** TEXTE **
L’écriture de Jean-Paul Bota ressortit au palimpseste. Ses recueils, ses livres ne sont jamais définitifs. Chacun d’eux reprend des éléments de précédentes publications pour y ajouter une fine couche de réflexions, de réminiscences ou de citations, ou parfois pour en augmenter considérablement la teneur comme si la première livraison du texte ne constituait qu’un extrait d’une publication à venir ou des notes pour un écrit en cours de maturation.

Ainsi, en 2011, Jean-Paul Bota livre en revue un fragment intitulé Londoniennes qu’il reprend en 2016 dans La boussole aux dires de l’éclair mais largement augmenté de nouveaux développements. De même, un premier extrait intitulé Airaines est repris et augmenté dans ce récent volume publié chez Tarabuste. Le chapitre sur Chartres occupe vingt pages dans Usage des cendres (Le préau des collines 2010) alors qu’il en compte trente dans La boussole aux dires de l’éclair.

** CONSIGNE **
Dans le texte sur l’écriture de Jean-Paul Bota, résumez en liste le paragraphe qui commence par « Ainsi, en 2011 ». Gardez ses faits principaux.

** DONNÉES **
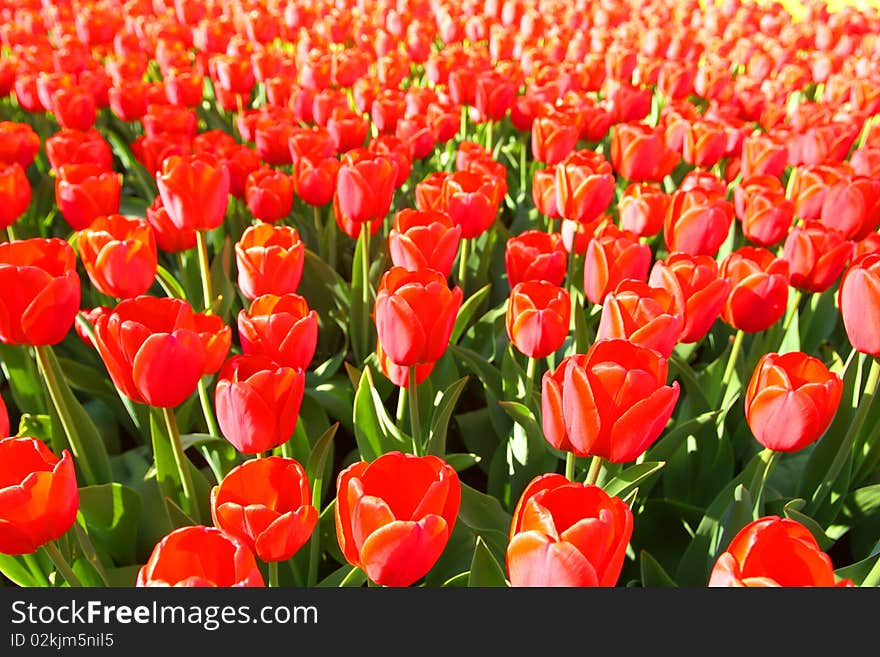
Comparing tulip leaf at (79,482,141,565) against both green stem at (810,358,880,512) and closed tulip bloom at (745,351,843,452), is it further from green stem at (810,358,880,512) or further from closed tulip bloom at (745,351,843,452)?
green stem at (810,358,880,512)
* * *
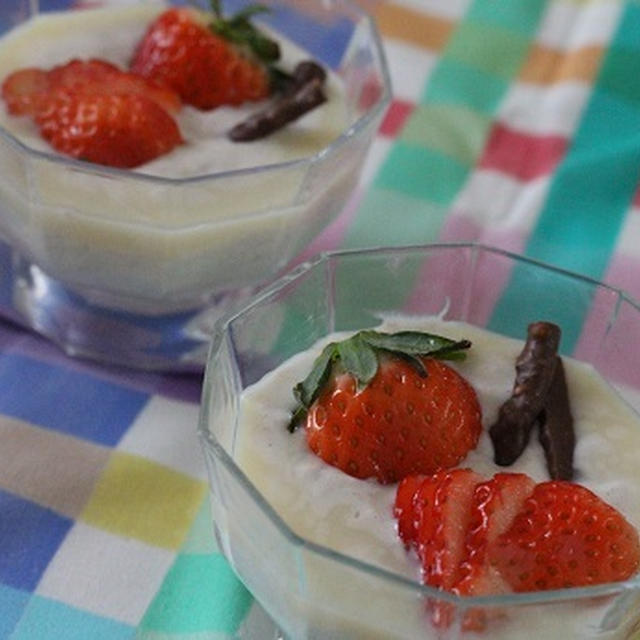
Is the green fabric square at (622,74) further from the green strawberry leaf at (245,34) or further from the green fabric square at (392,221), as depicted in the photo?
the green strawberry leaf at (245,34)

** RÉPONSE **
- En 2011, Jean-Paul Bota publie en revue un fragment intitulé Londoniennes. En 2016, il le reprend dans La boussole aux dires de l’éclair, en l’augmentant beaucoup.
- Un premier extrait intitulé Airaines est repris et augmenté dans le récent volume publié chez Tarabuste.
- Le chapitre sur Chartres fait vingt pages dans Usage des cendres (Le préau des collines, 2010). Il en fait trente dans La boussole aux dires de l’éclair.